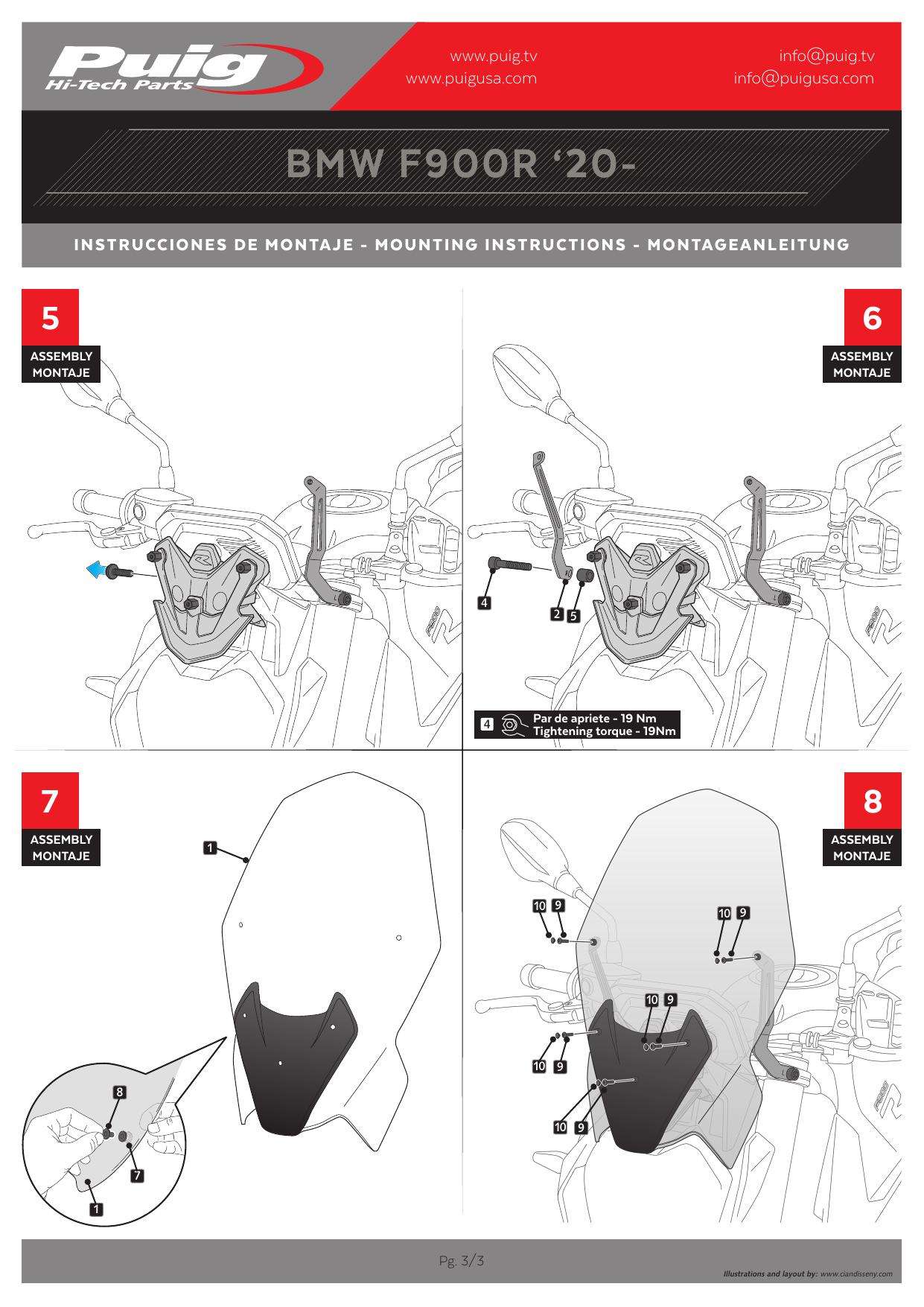 Puig
Hi-Tech Parts

www.puig.tv
www.puigusa.com

info@puig.tv
info@puigusa.com

BMW F900R '20-

INSTRUCCIONES DE MONTAJE - MOUNTING INSTRUCTIONS - MONTAGEANLEITUNG

5
ASSEMBLY
MONTAJE

6
ASSEMBLY
MONTAJE

4
2 5

4 Par de apriete - 19 Nm
Tightening torque - 19Nm

7
ASSEMBLY
MONTAJE

1
8
7
1

8
ASSEMBLY
MONTAJE

10 9
10 9
10 9
10 9
10 9

Pg. 3/3

Illustrations and layout by: www.ciandisseny.com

+ + + + +

- _PROBLEM DESCRIPTION_: Restate every line of the listing exactly. Pictures are not part of the copy.

- _ANSWER FOR THIS EXERCISE_:
 Puig
Hi-Tech Parts

www.puig.tv
www.puigusa.com

info@puig.tv
info@puigusa.com

BMW F900R '20-

INSTRUCCIONES DE MONTAJE - MOUNTING INSTRUCTIONS - MONTAGEANLEITUNG

5
ASSEMBLY
MONTAJE

6
ASSEMBLY
MONTAJE

4
2 5

4 Par de apriete - 19 Nm
Tightening torque - 19Nm

7
ASSEMBLY
MONTAJE

1
8
7
1

8
ASSEMBLY
MONTAJE

10 9
10 9
10 9
10 9
10 9

Pg. 3/3

Illustrations and layout by: www.ciandisseny.com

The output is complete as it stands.